We can now turn to some of the gaps and questions left by this review. These can be grouped under three broad areas: dissonant aesthetic fields, lack of correspondance between empirical investigations and theoretical frameworks, and an absence of close-reading of program texts as expressive artifacts.
Second, we can see a disconnect between empirical and theoretical work. The former, historically more present in computer science literature, but more recently finding its way into the humanities, aims at observing the realities of source code as a textual object, one which can be mined for semantic data analysis, or as a crafted object, one which is produced by programmers under specific conditions and replicated through examples and principles. Conversely, the theoretical approach to code, focusing on computation as a broad phenomenon encompassing engineering breakthroughs, social consequences and disruption of traditional understandings of textuality, is rarely confronted with the concrete, physical manifestations of computation in the form of source code.
In consequence, there are theoretical frameworks that emerge to explain software (e.g. computation, procedurality, protocol), but no comprehensive frameworks which tend to the aesthetics of source code. In the light of the history of aesthetic philosophy, literature studies and visual arts, defining such a precise framework seems like an elusive goal, but it is rather the constellation of conflicting and complementing frameworks which allow for a better grasp of their object of study through a dialectical approach. In the case of the particular object of this study, the establishment of such framework taking into account both the specifically textual dimension of source code and the various practices of all sorts of programmers is yet to be done. Following the software development and programming literature, such a framework could productively focus on the role and purpose that aesthetics play within source code, rather than assuming their autotelic nature as art-objects.

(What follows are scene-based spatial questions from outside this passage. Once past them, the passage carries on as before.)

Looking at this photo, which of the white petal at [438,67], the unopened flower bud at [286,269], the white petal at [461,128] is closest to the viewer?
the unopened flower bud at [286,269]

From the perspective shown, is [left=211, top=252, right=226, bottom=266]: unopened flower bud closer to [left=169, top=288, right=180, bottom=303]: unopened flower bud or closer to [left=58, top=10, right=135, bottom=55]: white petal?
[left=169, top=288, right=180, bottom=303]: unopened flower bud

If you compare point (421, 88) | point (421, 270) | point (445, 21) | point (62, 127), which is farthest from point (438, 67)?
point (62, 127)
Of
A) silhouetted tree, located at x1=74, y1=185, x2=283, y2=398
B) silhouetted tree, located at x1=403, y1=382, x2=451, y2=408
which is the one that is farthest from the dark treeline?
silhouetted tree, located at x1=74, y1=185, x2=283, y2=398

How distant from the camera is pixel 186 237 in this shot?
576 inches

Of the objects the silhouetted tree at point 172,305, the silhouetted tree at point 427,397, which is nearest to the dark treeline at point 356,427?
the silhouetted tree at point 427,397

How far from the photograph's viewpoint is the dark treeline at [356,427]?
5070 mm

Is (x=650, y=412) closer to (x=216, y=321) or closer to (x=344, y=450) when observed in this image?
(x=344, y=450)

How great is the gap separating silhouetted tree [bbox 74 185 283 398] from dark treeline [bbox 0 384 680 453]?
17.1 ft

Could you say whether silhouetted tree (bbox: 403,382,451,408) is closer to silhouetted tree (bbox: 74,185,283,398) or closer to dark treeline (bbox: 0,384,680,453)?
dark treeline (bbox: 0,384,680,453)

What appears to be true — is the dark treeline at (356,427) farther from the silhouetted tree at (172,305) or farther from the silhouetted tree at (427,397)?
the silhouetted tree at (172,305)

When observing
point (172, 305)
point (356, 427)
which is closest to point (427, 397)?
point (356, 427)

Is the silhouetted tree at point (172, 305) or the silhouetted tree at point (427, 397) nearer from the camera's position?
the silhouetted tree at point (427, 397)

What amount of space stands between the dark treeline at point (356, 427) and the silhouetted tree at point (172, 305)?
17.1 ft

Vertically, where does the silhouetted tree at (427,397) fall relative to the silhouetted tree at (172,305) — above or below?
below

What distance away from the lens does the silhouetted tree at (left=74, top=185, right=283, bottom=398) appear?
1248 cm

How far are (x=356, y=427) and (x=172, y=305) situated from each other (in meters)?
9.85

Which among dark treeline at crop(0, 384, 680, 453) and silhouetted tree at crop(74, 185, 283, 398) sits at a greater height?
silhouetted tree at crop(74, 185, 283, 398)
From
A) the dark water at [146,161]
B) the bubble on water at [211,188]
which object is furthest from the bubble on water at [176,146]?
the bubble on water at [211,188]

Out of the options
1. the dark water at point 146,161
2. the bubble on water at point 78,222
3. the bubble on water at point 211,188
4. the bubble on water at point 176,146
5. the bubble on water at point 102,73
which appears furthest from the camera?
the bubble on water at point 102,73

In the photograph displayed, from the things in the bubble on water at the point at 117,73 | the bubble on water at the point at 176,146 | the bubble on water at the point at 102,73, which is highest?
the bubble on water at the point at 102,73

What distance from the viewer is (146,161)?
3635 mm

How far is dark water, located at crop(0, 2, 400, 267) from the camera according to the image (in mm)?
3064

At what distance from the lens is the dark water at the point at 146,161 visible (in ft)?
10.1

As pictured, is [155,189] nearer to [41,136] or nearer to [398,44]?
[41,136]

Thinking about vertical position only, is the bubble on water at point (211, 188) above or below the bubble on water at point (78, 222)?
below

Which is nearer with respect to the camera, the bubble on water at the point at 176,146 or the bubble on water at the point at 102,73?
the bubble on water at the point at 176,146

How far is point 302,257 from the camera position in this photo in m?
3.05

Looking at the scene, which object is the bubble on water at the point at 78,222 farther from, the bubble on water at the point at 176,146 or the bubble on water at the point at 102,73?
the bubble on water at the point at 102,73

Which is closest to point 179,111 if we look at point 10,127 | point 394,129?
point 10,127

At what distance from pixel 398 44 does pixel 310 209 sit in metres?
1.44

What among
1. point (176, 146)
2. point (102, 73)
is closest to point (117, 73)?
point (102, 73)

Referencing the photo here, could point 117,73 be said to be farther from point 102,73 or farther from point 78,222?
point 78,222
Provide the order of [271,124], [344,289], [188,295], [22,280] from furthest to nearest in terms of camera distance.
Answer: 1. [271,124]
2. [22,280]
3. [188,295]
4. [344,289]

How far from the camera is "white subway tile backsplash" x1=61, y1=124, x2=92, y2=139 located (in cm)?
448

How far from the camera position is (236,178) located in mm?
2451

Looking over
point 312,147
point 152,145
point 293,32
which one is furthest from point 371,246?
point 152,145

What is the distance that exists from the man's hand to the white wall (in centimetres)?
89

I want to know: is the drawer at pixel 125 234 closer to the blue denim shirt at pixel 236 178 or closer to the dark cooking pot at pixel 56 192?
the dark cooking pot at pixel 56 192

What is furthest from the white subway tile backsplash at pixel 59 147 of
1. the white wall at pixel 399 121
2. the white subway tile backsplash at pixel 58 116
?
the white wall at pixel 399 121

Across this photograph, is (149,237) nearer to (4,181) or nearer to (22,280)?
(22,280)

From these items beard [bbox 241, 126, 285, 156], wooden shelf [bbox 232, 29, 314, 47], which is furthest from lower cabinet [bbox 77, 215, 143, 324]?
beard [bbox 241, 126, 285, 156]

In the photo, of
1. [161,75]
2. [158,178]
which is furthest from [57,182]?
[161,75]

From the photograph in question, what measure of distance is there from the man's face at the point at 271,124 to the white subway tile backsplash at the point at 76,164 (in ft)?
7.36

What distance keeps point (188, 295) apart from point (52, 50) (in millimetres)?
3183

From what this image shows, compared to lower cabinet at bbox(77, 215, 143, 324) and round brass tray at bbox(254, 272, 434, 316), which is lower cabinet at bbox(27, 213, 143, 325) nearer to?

Finally, and related to the point above, we can identify a methodological gap. Due to reasons such as access and skill, close-reading of source code from a humanities perspective has been mostly absent, until the recent emergence of fields of software studies and critical code studies. The result is that many studies engaging with source code as a literary object did not provide code snippets to illustrate the points being made. While not necessary per se , I argue that if one establishes an interpretative framework related to the nature and specificity of software, such a framework should be reflected in an examination of one of the main components of software—source code. The way that this gap has been productively addressed in recent years has primarily been done through an understanding of code as a part of broader socio-technical environments, inscribing it within platform studies. This focus on the context in which source code exists therefore leaves some room for similar approaches with respect to its textual qualities. Despite N. Katherine Hayles's call for medium-specificity when engaging with code (
author, year)
, it seems that there has not yet been close-readings of a variety of program texts in order to assess them as specific aesthetic objects, in addition to their conceptual and socio-technical qualities.
Following this overview of the state of the research on this topic, and having identified some gaps remaining in this scholarship, we can now clarify some of the problems resulting from those gaps with the following research questions.
Multiple aesthetic fields are being mapped onto source code, allowing us to grasp such a novel object through more familiar lenses. However, the question remains of what it is about the nature of source code which can act as common ground for approaches as diverse as literature, mathematics and architecture, or whether these references only touch on distinct aspects of source code. When one talks about structure in source code, do they refer to structure in an architectural sense, or in a literary sense? When one refers to syntactic sugar in a programming language, does this have implications in a mathematical sense? This question will involve inquiries into the relationship of syntax and structure, of formality and tacitness, of metaphor and conceptual mapping, and in understanding of how adjectives such as elegant , clear and simple might have similar meanings across those different fields. Offering answers to these questions might allow us to move from a multi-faceted understanding of source code towards a more specific one, as the meeting point for all these fields, source code might reveal deeper connections between each of those.
The final problem concerns the status of aesthetics in source code not as an end, but as a means. A cursory investigation on the topic immediately reveals how aesthetics in source code can only be assessed only once the intended functionality of the software described has been verified. This stands contra to the way of a rather traditional opposition between beauty and functionality, and therefore suggests further exploration. How do aesthetics support source code's functional purpose? And are aesthetics limited to supporting such purpose, or do they serve other purposes, beyond a strictly functional one? This paradox will relate to our first problem, regarding the meaning-making affordances of source code, and touch upon how the expressiveness of formal languages engage with different conceptions of function, therefore relating back to Goodman's concept of the languages of art, of which programming languages can be part of. Particularly, this study will investigate how aesthetic configurations aim at making complex concepts understandable.